== Data excerpts ==
BEGIN

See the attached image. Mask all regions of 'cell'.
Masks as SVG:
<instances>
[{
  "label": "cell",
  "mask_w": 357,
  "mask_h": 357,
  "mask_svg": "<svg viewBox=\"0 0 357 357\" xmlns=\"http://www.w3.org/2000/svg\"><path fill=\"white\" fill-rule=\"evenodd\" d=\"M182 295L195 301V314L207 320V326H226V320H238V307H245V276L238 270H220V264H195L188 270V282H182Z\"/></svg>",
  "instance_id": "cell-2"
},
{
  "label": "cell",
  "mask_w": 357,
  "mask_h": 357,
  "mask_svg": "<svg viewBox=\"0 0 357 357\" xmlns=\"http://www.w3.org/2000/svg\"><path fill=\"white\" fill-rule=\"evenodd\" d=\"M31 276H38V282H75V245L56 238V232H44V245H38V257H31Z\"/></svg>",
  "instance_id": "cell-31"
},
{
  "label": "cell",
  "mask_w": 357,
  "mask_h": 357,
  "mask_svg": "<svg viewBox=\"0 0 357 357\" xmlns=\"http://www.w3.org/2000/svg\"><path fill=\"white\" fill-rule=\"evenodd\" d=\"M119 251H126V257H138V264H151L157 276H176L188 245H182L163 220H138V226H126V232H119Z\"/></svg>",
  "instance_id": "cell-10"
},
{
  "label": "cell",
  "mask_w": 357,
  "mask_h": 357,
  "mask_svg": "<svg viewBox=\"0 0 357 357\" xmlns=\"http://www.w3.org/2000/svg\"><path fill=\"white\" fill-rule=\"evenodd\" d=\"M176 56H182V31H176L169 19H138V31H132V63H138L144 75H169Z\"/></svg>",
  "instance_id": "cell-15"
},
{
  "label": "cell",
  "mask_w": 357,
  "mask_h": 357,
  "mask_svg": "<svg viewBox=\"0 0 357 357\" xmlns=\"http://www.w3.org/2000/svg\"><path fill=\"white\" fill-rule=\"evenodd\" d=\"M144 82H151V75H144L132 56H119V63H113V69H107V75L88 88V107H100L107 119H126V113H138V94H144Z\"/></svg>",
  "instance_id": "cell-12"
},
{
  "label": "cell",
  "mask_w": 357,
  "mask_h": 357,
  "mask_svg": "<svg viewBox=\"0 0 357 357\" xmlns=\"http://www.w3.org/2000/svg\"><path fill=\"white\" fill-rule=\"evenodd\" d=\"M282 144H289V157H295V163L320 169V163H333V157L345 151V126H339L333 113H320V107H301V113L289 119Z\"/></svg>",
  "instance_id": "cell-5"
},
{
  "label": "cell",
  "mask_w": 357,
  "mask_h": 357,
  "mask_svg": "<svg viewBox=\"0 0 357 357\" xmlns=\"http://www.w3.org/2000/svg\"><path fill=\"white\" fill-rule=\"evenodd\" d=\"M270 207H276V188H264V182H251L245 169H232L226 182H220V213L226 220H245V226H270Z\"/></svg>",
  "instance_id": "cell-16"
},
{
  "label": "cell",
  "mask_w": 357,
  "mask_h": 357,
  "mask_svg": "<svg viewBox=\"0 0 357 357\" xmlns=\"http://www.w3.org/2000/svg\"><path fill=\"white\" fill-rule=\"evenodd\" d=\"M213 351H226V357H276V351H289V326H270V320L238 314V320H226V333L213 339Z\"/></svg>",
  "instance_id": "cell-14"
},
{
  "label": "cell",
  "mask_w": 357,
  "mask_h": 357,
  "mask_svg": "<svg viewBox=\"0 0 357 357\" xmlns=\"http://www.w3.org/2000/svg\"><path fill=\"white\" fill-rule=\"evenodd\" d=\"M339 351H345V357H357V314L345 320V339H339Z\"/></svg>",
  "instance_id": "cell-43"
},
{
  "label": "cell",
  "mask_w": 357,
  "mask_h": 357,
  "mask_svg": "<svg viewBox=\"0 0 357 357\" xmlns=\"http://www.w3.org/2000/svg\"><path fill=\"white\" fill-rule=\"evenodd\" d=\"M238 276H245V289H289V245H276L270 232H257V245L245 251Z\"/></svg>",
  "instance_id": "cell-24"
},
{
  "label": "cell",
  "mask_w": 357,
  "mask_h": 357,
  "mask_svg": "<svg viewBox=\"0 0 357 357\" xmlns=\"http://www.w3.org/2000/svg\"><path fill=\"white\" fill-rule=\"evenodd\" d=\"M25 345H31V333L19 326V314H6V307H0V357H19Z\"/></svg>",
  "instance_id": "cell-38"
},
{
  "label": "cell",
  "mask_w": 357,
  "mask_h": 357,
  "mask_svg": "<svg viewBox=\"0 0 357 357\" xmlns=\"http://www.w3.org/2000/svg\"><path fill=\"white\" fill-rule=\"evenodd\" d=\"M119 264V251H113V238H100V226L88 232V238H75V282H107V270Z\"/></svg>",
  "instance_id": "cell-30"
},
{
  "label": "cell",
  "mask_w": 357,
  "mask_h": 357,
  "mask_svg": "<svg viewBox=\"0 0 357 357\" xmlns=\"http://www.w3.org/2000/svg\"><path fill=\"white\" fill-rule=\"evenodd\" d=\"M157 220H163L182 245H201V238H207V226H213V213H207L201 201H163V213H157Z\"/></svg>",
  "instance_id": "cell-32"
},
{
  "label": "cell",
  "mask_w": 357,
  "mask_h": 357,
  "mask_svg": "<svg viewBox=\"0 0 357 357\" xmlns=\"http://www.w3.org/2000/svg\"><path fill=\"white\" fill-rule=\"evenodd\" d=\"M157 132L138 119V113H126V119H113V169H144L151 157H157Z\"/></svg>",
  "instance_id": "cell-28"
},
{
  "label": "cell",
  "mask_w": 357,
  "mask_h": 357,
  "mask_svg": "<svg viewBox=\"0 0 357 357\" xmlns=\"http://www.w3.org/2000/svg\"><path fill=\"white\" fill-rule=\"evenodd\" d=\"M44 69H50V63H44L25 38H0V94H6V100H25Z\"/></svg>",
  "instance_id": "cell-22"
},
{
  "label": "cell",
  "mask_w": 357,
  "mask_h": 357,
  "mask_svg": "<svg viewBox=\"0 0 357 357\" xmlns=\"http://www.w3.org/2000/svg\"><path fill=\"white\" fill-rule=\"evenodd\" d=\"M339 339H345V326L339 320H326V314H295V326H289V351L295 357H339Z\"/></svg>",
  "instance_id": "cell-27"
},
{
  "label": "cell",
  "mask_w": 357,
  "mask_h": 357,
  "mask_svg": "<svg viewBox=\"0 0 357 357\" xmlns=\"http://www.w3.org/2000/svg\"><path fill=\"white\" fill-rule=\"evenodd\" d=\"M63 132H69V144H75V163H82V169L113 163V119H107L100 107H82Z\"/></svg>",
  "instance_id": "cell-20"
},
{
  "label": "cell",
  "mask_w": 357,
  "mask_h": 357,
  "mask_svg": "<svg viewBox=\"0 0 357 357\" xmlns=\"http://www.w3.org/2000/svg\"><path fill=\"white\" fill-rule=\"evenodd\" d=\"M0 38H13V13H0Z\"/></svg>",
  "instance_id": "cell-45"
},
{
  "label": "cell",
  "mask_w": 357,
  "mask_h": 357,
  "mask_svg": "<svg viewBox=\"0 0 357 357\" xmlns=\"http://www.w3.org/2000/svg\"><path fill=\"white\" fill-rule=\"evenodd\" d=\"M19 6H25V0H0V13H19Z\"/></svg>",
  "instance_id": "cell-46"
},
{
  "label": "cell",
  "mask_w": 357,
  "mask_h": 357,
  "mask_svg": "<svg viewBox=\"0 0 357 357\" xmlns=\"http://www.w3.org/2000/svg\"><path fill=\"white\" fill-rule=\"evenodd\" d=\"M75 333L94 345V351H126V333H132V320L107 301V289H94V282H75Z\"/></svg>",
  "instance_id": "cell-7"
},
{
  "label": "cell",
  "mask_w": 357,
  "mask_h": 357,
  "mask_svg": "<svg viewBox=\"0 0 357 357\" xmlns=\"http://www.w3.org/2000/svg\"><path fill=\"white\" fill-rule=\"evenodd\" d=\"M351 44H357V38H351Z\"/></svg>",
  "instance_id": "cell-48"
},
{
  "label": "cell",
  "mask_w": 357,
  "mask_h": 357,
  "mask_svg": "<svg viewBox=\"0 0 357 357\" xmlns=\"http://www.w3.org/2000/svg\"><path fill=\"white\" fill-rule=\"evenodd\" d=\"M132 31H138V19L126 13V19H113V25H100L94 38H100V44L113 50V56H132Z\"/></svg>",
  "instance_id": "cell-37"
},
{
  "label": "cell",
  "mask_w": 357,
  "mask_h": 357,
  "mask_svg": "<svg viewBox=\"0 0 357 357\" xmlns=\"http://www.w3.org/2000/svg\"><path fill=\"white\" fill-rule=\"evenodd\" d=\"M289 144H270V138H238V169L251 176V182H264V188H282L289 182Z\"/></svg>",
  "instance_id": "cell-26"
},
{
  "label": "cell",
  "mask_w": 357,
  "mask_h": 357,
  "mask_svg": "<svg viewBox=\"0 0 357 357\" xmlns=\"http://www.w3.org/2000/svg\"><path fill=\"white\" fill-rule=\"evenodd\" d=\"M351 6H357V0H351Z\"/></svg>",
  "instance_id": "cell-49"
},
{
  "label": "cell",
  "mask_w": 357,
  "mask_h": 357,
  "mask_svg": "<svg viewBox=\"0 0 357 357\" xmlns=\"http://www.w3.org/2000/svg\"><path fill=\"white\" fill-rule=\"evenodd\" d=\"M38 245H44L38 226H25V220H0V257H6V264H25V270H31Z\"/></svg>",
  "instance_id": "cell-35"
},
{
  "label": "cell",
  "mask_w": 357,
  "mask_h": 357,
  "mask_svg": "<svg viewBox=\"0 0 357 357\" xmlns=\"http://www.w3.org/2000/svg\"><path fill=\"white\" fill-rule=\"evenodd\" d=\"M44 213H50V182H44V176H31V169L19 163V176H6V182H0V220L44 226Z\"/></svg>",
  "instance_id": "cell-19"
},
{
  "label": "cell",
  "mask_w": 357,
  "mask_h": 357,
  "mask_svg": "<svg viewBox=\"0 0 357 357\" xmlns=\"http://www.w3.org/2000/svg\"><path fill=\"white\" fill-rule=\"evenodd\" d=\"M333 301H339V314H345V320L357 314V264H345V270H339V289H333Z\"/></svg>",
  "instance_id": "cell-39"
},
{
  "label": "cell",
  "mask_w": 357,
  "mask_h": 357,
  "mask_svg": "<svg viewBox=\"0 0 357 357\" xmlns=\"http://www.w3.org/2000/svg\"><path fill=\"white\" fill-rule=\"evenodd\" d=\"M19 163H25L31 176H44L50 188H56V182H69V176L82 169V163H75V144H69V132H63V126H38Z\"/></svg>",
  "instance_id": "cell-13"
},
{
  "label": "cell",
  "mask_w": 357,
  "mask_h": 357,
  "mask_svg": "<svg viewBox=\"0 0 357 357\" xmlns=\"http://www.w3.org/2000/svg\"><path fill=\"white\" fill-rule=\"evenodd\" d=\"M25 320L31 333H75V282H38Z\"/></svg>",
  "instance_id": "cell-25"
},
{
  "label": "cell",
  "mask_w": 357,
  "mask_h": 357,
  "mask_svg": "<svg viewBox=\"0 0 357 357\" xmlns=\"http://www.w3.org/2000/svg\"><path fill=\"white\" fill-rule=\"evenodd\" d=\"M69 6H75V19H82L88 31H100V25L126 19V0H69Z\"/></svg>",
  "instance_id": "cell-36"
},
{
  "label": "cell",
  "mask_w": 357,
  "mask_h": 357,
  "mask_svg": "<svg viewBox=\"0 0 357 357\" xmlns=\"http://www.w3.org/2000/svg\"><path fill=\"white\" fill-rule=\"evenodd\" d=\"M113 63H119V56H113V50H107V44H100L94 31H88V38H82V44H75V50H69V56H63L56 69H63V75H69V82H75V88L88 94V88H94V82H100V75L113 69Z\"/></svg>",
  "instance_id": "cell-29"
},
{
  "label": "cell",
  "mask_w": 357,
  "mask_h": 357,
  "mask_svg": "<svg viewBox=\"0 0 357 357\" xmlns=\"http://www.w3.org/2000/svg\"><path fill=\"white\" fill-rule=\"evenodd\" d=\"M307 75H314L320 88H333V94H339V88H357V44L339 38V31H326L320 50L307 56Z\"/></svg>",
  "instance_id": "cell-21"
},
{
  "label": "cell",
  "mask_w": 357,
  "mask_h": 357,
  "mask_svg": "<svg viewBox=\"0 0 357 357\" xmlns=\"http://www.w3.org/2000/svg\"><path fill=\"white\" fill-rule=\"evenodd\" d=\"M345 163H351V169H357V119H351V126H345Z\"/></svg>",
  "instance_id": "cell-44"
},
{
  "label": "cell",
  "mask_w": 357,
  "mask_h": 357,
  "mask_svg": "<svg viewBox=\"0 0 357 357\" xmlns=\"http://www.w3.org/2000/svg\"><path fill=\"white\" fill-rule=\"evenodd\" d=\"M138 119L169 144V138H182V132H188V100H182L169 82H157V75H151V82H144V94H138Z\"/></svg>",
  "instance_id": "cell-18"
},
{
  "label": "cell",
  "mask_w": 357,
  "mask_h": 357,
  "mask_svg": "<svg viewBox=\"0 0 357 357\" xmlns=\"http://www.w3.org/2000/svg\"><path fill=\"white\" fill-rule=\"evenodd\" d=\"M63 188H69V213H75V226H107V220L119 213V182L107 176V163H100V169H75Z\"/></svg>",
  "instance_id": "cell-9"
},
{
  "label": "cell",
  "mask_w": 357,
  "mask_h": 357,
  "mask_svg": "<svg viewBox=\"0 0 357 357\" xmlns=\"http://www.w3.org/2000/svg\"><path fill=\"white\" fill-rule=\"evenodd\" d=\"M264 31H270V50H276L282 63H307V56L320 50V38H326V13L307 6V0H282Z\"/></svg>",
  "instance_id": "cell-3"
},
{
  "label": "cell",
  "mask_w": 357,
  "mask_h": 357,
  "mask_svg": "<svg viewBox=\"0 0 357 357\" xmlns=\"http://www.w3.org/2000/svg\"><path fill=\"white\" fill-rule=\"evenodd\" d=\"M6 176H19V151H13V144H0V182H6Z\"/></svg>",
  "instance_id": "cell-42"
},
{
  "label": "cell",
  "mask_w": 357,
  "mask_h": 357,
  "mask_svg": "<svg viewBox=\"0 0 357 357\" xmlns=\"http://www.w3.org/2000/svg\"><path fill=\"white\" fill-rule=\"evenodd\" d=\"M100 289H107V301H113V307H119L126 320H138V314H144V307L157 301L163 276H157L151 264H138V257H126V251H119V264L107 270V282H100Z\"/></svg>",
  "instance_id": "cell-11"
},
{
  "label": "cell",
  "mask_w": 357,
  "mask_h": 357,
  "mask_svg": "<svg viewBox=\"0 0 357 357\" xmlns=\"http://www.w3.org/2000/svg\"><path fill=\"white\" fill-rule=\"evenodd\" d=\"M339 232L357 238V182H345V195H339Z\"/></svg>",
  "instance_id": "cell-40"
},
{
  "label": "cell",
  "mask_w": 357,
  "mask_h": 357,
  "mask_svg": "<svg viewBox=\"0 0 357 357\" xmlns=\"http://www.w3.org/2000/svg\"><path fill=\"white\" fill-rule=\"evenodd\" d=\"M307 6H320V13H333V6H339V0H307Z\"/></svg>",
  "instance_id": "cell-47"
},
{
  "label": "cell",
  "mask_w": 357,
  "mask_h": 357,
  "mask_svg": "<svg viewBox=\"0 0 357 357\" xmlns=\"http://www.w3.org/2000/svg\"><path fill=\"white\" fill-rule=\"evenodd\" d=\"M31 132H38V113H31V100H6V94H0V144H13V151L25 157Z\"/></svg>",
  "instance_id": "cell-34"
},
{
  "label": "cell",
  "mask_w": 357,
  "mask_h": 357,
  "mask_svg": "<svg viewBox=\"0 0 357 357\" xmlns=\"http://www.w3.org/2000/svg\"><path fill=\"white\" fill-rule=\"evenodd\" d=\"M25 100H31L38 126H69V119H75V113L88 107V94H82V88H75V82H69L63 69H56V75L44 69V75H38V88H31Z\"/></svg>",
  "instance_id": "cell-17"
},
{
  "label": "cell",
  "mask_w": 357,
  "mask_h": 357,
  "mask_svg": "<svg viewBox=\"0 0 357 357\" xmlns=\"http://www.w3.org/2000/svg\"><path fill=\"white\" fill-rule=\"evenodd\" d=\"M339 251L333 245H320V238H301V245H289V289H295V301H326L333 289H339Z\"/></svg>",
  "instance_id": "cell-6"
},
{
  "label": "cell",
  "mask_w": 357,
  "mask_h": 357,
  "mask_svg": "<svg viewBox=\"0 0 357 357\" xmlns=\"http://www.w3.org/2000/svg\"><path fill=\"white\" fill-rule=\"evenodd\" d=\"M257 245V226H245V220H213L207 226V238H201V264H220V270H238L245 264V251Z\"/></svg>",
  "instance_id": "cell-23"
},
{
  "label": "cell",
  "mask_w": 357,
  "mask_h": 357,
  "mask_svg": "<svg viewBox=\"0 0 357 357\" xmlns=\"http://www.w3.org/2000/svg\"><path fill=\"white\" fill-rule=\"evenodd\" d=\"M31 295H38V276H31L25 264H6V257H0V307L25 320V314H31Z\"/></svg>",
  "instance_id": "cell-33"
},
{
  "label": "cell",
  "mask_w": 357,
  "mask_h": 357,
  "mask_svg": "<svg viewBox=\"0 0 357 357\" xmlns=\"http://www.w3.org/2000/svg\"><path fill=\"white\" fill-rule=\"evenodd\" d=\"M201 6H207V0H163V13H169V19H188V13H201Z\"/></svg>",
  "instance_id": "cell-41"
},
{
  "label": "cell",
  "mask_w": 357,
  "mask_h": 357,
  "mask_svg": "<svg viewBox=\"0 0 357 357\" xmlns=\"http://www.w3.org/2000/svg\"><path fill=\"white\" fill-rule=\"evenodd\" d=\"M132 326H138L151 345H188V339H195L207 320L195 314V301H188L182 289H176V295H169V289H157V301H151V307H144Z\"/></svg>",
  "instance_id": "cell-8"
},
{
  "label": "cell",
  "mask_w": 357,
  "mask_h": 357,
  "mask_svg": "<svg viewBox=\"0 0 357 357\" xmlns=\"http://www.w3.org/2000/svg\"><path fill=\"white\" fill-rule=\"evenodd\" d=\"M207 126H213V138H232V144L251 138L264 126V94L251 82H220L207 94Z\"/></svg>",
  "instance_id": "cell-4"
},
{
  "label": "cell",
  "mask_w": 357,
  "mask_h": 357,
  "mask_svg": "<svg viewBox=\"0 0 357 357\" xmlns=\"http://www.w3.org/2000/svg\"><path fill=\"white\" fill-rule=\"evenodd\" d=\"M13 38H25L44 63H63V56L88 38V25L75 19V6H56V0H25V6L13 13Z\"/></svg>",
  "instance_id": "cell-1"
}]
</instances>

END

== CHALLENGE ==
Please copy the data above word for word, starting at its first line and ending with the line that contains "295L195 301V314L207 320V326H226V320H238V307H245V276L238", including that line.

== EXERCISE RESPONSE ==
See the attached image. Mask all regions of 'cell'.
Masks as SVG:
<instances>
[{
  "label": "cell",
  "mask_w": 357,
  "mask_h": 357,
  "mask_svg": "<svg viewBox=\"0 0 357 357\" xmlns=\"http://www.w3.org/2000/svg\"><path fill=\"white\" fill-rule=\"evenodd\" d=\"M182 295L195 301V314L207 320V326H226V320H238V307H245V276L238 270H220V264H195L188 270V282H182Z\"/></svg>",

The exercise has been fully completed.